> [Requirement]: Rewrite the rows from the line with "Looking at the wall" through the end as a Markdown table with the columns "No." and "Line", numbering each line and leaving out blank lines.

> [Rows excerpted from a collection]:
⁂

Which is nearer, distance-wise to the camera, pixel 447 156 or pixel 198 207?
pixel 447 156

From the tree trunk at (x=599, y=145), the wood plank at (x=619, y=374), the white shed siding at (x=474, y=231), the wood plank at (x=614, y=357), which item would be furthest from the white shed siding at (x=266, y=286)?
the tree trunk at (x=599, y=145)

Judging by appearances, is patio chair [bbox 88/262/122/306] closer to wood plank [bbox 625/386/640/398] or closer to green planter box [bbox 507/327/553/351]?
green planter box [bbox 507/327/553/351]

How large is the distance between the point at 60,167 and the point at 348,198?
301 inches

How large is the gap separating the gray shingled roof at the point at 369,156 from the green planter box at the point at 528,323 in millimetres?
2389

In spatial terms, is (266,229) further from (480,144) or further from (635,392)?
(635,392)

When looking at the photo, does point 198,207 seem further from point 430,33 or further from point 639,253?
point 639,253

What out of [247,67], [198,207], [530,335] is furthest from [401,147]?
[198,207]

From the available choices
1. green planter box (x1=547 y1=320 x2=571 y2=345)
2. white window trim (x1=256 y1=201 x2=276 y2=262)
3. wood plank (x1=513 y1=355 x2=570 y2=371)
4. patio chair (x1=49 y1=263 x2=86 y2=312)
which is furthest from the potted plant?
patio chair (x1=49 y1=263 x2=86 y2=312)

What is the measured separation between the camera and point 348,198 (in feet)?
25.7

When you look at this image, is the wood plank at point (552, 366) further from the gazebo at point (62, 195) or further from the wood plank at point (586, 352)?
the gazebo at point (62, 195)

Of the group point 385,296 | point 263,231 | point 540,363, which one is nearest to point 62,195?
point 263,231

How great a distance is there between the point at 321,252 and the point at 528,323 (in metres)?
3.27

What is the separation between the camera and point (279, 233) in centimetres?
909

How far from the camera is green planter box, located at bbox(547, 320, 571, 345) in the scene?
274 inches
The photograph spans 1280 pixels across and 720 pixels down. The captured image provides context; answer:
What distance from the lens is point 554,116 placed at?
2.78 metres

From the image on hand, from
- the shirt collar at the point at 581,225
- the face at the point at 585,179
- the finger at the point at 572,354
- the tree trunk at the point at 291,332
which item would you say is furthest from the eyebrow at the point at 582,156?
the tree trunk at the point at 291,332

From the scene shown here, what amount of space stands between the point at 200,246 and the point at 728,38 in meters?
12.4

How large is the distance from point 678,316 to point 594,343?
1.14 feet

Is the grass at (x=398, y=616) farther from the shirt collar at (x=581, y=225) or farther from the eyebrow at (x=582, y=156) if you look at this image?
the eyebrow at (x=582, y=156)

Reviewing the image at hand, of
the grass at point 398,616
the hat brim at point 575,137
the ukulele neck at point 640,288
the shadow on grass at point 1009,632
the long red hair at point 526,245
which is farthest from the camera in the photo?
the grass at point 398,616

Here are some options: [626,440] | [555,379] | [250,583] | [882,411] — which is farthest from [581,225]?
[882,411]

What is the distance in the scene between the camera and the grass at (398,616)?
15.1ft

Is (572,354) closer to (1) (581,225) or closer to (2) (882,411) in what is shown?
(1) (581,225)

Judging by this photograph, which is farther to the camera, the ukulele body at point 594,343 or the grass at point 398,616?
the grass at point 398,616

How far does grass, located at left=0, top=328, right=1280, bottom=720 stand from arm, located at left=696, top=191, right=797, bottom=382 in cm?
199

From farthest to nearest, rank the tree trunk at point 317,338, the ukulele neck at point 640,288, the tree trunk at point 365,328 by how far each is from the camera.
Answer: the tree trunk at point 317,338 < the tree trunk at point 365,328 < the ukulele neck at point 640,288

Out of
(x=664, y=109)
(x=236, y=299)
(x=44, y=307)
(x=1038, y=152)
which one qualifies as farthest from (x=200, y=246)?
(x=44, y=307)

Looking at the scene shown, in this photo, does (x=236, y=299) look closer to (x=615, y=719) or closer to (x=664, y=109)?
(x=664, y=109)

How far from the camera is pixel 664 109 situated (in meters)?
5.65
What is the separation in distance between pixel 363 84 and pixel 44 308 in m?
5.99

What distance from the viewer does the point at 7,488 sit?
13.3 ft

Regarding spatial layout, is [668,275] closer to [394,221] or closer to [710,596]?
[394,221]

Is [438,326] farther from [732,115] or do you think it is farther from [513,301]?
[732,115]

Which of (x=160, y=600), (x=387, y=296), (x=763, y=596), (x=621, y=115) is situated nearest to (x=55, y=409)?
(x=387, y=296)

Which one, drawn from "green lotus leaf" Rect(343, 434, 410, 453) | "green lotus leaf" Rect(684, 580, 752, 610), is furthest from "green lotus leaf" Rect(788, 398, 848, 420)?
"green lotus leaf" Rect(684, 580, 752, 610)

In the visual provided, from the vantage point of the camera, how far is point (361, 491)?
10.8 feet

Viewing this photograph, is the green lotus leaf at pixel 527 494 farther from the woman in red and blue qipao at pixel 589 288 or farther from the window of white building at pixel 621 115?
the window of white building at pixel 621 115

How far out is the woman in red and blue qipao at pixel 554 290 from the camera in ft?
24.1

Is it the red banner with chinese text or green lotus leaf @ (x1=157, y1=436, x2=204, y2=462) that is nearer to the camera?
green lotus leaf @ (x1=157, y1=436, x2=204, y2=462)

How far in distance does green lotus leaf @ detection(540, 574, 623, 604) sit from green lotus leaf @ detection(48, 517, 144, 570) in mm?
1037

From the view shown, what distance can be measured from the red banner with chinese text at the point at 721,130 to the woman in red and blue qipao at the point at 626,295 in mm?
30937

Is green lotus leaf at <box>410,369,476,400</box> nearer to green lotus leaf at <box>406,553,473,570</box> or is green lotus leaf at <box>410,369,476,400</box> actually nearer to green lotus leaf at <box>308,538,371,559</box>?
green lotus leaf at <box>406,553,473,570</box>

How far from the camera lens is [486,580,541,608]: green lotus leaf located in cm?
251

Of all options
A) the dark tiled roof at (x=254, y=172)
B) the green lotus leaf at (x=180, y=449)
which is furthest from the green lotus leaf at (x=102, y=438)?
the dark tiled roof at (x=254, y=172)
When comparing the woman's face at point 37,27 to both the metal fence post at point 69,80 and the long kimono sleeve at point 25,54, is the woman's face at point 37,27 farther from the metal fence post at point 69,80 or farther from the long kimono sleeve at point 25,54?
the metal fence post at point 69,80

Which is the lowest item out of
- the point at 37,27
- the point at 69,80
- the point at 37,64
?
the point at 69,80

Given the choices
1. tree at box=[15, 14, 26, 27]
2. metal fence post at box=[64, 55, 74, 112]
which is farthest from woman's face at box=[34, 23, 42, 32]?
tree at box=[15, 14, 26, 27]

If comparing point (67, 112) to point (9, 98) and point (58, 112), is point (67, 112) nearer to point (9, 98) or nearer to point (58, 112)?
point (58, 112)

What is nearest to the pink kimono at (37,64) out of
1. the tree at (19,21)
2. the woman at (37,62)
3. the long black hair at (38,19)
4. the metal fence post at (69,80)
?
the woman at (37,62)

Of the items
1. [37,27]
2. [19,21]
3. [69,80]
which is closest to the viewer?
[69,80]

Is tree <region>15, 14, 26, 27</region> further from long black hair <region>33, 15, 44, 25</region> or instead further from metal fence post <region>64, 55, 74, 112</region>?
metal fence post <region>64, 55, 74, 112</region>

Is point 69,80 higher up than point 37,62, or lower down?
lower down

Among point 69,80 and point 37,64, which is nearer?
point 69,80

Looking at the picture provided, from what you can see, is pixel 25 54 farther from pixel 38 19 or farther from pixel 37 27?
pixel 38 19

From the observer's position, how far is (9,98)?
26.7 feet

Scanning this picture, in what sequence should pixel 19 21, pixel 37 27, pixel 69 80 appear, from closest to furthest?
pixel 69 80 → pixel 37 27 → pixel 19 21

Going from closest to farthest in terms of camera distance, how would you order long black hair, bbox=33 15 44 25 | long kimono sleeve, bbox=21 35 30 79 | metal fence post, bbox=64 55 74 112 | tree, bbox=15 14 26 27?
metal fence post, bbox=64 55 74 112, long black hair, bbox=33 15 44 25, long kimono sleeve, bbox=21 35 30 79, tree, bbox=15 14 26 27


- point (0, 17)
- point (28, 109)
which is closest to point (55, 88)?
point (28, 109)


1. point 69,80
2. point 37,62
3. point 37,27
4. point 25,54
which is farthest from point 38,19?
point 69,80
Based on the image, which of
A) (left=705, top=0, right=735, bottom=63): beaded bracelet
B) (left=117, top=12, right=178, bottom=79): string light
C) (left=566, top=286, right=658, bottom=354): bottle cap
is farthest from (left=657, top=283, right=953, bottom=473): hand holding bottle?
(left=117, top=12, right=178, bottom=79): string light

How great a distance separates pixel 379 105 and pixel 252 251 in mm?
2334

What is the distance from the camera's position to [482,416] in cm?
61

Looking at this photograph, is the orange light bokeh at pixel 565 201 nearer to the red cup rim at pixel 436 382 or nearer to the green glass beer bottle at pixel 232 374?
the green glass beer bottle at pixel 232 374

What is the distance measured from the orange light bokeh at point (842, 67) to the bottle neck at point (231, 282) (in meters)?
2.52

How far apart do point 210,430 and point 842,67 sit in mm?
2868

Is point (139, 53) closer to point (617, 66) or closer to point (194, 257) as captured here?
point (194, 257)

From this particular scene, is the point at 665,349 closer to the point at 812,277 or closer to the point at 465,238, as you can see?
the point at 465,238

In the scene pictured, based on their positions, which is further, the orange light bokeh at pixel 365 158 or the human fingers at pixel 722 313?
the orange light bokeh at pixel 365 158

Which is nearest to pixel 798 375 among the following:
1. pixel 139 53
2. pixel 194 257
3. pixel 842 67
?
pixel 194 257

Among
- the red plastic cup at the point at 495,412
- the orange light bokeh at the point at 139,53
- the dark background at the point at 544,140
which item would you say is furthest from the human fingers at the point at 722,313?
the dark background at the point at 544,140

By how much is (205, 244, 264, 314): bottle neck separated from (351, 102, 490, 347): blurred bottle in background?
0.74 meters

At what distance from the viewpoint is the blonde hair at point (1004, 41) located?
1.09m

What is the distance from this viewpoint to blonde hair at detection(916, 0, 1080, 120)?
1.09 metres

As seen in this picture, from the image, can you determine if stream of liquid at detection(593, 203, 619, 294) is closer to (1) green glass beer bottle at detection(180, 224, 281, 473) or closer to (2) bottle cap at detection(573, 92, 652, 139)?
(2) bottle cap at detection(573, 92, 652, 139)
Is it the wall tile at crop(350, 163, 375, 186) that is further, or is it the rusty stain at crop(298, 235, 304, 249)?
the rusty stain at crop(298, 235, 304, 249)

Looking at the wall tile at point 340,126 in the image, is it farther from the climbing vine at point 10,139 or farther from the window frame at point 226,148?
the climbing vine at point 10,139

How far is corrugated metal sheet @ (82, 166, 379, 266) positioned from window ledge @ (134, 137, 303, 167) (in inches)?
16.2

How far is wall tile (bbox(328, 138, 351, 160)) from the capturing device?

⁂

> [Exercise output]:
| No. | Line |
|---|---|
| 1 | Looking at the wall tile at point 340,126 in the image, is it farther from the climbing vine at point 10,139 or farther from the window frame at point 226,148? |
| 2 | the climbing vine at point 10,139 |
| 3 | How far is corrugated metal sheet @ (82, 166, 379, 266) positioned from window ledge @ (134, 137, 303, 167) (in inches)? |
| 4 | 16.2 |
| 5 | How far is wall tile (bbox(328, 138, 351, 160)) from the capturing device? |